There are three layers we need to accomplish this:

Embedding -> Token to vector
RNN -> Sequence magical black box
Fully Connected -> Vector to token probability

I’m grossly over-simplifying, but in truth, I don’t fully understand them. I just know that these are layers that fundamentally make up a basic token prediction model. Of course, smart people will tell you that “the embedding layer helps capture semantic information and establish a relationship between tokens”, but as far as I’m concerned, it’s how we convert tokens into something the network can work with.

Now, let’s write the code.

embedding_dim = 8
hidden_dim = 16
n_layers = 1

class TileModelRNN(nn.Module):
    def __init__(self, vocab_size, embedding_dim, hidden_dim, output_dim, n_layers, dropout=0.0):
        super(TileModelRNN, self).__init__()
        
        self.embedding = nn.Embedding(vocab_size, embedding_dim)
        self.rnn = nn.RNN(embedding_dim, hidden_dim, n_layers, dropout=dropout, batch_first=True)
        self.fc = nn.Linear(hidden_dim, output_dim)

    def forward(self, x):
        embedded = self.embedding(x)
        rnn_output, _ = self.rnn(embedded)
        
        output = self.fc(rnn_output)
        return output
    
model = TileModelRNN(vocab_size, embedding_dim, hidden_dim, vocab_size, n_layers).cuda()
num_params = sum(p.numel() for p in model.parameters() if p.requires_grad)

Data -
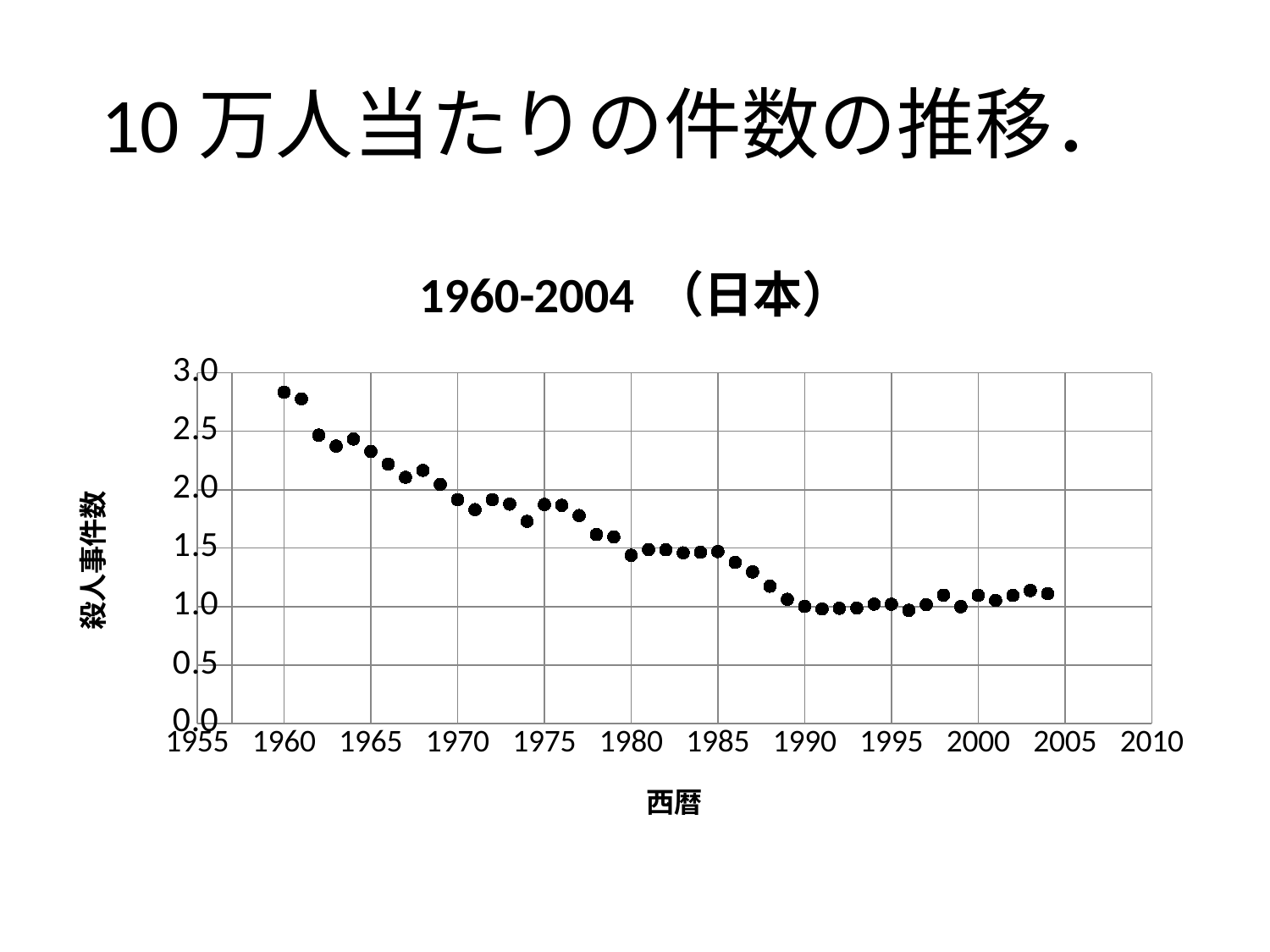
Which is larger, the value for 1960 or the value for 2004? 1960 Do the values generally rise or fall from 1960 to 2004? fall What is the label of the vertical axis? 殺人事件数 What is the title of the chart? 1960-2004 （日本） Is the value for 1975 greater or less than 2.0? less Is the value for 2004 greater or less than 1.5? less Is the value for 1960 greater or less than 2.5? greater What kind of chart is shown on the slide? scatter chart Which year has the highest value? 1960 Which is larger, the value for 1970 or the value for 1980? 1970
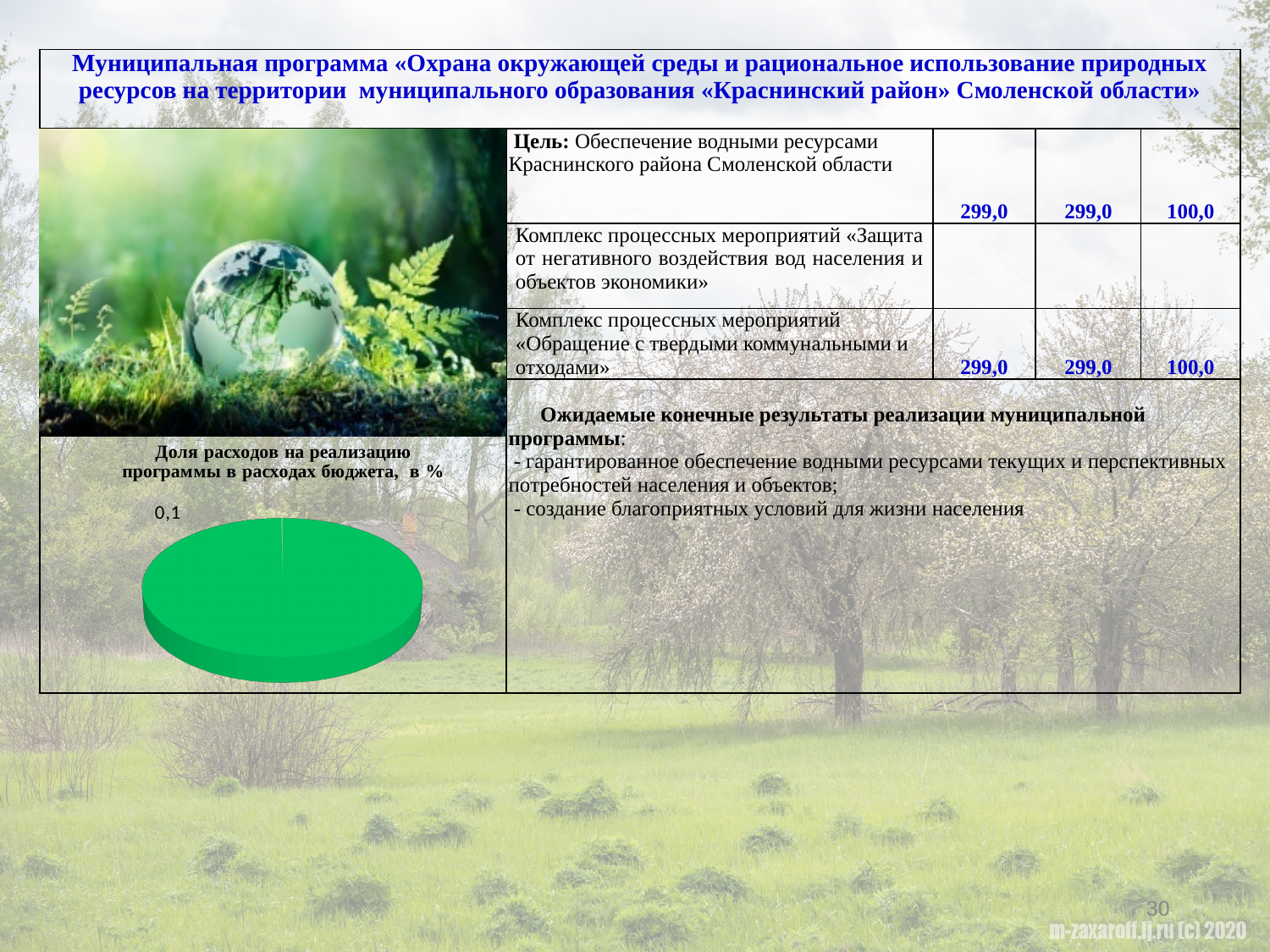
What value is printed as the data label on the pie chart? 0,1 In what unit does the pie chart title say the share is expressed? % What is the title of the pie chart? Доля расходов на реализацию программы в расходах бюджета, в % What kind of chart is shown on the slide? pie chart How many data labels are printed on the pie chart? 1 What colour is the pie chart's slice? green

Work to be completed - Can you carry on the RNN token-prediction walkthrough above, starting right after its final line?

Answer space -
print(f'Number of parameters: {num_params}') # Number of parameters: 152405

The parameters chosen are quite small. I’ll explain why I chose them later on. I’ve also included the dropout parameter, though we won’t be using it.

Training

It’s time to get training. I’m just using an off-the-shelf training setup because it works well. The only things we care about right now are the learning rate and number of epochs.

The way neural networks learn is by iteratively making lots of really tiny adjustments. If you’ve ever written a physics engine, it’s sort of like solving a frame. You divide your timestep, you solve each constraint one-by-one, and eventually (hopefully) end up with a system that satisfies the constraints. The learning rate is sort of like your timestep, where a higher rate can lead to a faster convergence, but also tends to overshoot and produce a bad model. A lower learning rate takes longer to converge, but one that’s too low can also fail to converge.

The number of epochs is how many times it will cycle through the data. There’s a bunch of information on there about being careful with this value, as it can lead to model overfitting, or learning “too well” which includes picking up outliers. In the context of a text generation model, this would mean repeating sequences of words verbatim. For us, this is not completely undesirable.

Finally, we won’t be doing a train/validation split. This is used to help prevent overfitting and to gauge how the model is dealing with unseen data. Given that our dataset is so small, every little bit helps, and producing a more fitted model actually produces better maps.

learning_rate = 3e-4
num_epochs = 500

criterion = nn.CrossEntropyLoss()
optimizer = torch.optim.Adam(model.parameters(), lr=learning_rate)
model.train()

for epoch in range(num_epochs):
    if keyboard.is_pressed('k'):
        break

    for i, (inputs, targets) in enumerate(dataloader):
        inputs, targets = inputs.cuda(), targets.cuda()
        outputs = model(inputs)
        loss = criterion(outputs.view(-1, vocab_size), targets.view(-1))
        
        optimizer.zero_grad()
        loss.backward()
        optimizer.step()

        if i % 10 == 0:
            print(f"Epoch {epoch+1}/{num_epochs}, Loss: {loss.item()}")

torch.save(model, f'model_rnn.pth')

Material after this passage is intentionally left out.